Dataset entries:
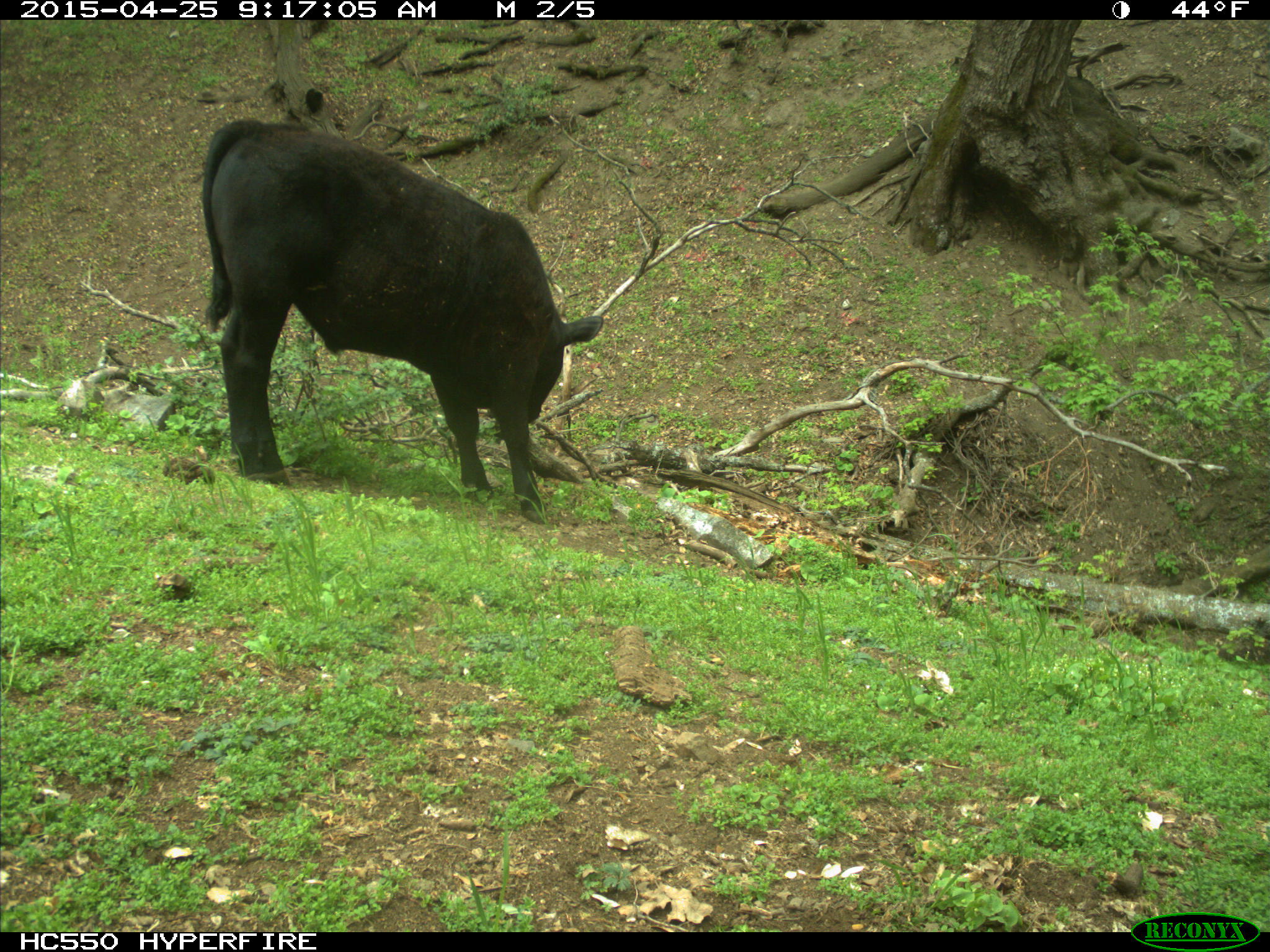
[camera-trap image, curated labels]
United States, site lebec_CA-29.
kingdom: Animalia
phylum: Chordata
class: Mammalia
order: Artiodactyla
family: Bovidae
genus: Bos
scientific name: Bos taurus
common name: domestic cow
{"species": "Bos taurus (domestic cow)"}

What to work on: Copy the records shown above in their entirety and exactly; images are to be left out.

Expected answer:
[camera-trap image, curated labels]
United States, site lebec_CA-29.
kingdom: Animalia
phylum: Chordata
class: Mammalia
order: Artiodactyla
family: Bovidae
genus: Bos
scientific name: Bos taurus
common name: domestic cow
{"species": "Bos taurus (domestic cow)"}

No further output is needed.